See the difference. In the West, it is thought that man is responsible. If man is responsible for everything, anxiety will seize him. Then whatever I do, I am responsible. My hands will tremble, my heart will tremble. Man is weak, and the world is vast—and if all responsibility is laid on man, immense panic is born. That is why the West appears so deranged; behind this derangement is the insistence on self-effort.

The East was very tranquil. Whatever was happening, no personal responsibility was laid on the individual; it was the responsibility of the Supreme Governor. Whether this is true or false is not the question. Whether self-effort is right or destiny is right is not the question.
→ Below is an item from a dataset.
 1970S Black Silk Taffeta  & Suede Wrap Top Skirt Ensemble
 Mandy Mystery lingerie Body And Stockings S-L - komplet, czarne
For me, self-effort is a device to create anxiety. If someone wants to cultivate anxiety, self-effort is the easy means. If you enjoy anxiety, take all responsibility upon yourself. And if you do not relish anxiety but relish samadhi, leave all responsibility to God. Even if God does not exist, it makes no difference. The difference comes from your letting go.

Understand this. Even if there is no God anywhere, but you leave everything to God so that the load drops from you, the thought drops that “I am responsible; someone else is responsible”—the matter is finished. Your anxiety dissolves. The root of anxiety is asmita, ego, the “I.”

Understand it as a method and experiment with it, and you will be astonished: the notion of destiny can do such a miraculous work in transforming your life that there is no measure for it.

But you have to use it very alertly. Someone abuses you—accept that it is God’s will. Anger arises in you—accept that it is God’s will. There is a scuffle—accept that it is God’s will. He sits on your chest—accept that it is God’s will; or you sit on his chest—also accept that it is God’s will.

Remember, when he is sitting on your chest, it is very easy to accept that it is God’s will; when you are sitting on his chest, it becomes very difficult to accept it as God’s will—because you managed to get there with considerable effort. In that moment the mind insists, “This is the fruit of my self-effort—that I have managed to sit on his chest.”

To remember “God’s will” in moments of pleasure is sadhana. To remember “God’s will” in moments of success is sadhana. To remember “God’s will” in moments of victory is sadhana.

Then your life changes. Inevitably you become absolutely new. The very center of anxiety shatters.